- ABOUT THIS TASK
Go over the records and copy every line with the string "collected".

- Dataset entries
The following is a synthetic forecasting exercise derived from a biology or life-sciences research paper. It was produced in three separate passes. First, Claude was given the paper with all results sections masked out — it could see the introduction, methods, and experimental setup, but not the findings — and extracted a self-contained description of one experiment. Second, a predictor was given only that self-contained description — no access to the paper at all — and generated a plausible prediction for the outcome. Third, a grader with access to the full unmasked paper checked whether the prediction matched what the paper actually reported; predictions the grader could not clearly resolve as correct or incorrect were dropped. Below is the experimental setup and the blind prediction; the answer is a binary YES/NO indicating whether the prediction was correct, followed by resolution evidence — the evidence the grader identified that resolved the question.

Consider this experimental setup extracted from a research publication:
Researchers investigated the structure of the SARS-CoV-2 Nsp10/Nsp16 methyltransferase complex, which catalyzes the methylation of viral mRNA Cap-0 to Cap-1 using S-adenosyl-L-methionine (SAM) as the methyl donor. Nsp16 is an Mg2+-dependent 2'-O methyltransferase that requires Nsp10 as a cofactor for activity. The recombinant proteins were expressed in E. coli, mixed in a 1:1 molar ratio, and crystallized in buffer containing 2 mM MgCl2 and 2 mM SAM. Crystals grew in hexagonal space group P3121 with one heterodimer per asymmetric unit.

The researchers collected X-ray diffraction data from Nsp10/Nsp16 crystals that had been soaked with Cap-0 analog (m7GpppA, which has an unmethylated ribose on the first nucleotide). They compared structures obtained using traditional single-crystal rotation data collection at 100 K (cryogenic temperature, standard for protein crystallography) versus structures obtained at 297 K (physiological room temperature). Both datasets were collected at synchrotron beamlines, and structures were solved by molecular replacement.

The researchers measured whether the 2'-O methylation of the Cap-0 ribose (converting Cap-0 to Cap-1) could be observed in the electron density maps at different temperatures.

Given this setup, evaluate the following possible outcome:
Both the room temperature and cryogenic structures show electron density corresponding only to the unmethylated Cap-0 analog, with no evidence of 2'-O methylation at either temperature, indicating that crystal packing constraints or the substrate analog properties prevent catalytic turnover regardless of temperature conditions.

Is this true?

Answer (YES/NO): NO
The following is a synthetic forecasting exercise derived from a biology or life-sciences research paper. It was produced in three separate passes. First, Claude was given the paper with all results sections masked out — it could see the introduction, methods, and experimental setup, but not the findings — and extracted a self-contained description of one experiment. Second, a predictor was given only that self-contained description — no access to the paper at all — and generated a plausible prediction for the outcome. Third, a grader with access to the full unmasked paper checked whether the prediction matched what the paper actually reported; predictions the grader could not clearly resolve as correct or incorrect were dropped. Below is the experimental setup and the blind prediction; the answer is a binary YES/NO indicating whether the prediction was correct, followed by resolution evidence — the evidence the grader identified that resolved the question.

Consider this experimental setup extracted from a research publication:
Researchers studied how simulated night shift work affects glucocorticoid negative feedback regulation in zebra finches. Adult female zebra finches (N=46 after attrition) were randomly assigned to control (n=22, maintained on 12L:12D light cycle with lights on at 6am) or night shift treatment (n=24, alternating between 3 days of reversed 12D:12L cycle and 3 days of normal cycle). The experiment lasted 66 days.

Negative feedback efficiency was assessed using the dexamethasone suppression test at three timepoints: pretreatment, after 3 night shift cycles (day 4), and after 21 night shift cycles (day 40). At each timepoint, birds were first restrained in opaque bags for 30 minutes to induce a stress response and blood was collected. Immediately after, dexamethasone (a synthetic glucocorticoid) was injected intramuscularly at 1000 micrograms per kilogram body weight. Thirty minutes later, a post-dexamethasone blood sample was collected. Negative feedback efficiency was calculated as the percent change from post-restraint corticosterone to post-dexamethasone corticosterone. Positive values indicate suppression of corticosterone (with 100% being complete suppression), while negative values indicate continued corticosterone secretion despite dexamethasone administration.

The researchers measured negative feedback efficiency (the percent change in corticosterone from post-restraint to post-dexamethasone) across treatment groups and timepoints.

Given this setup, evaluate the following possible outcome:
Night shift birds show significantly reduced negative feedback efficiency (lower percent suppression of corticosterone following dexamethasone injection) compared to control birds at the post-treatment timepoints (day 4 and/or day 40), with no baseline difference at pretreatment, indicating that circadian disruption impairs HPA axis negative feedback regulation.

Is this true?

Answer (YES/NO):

- COMPLETED EXERCISE
The researchers collected X-ray diffraction data from Nsp10/Nsp16 crystals that had been soaked with Cap-0 analog (m7GpppA, which has an unmethylated ribose on the first nucleotide). They compared structures obtained using traditional single-crystal rotation data collection at 100 K (cryogenic temperature, standard for protein crystallography) versus structures obtained at 297 K (physiological room temperature). Both datasets were collected at synchrotron beamlines, and structures were solved by molecular replacement.
Negative feedback efficiency was assessed using the dexamethasone suppression test at three timepoints: pretreatment, after 3 night shift cycles (day 4), and after 21 night shift cycles (day 40). At each timepoint, birds were first restrained in opaque bags for 30 minutes to induce a stress response and blood was collected. Immediately after, dexamethasone (a synthetic glucocorticoid) was injected intramuscularly at 1000 micrograms per kilogram body weight. Thirty minutes later, a post-dexamethasone blood sample was collected. Negative feedback efficiency was calculated as the percent change from post-restraint corticosterone to post-dexamethasone corticosterone. Positive values indicate suppression of corticosterone (with 100% being complete suppression), while negative values indicate continued corticosterone secretion despite dexamethasone administration.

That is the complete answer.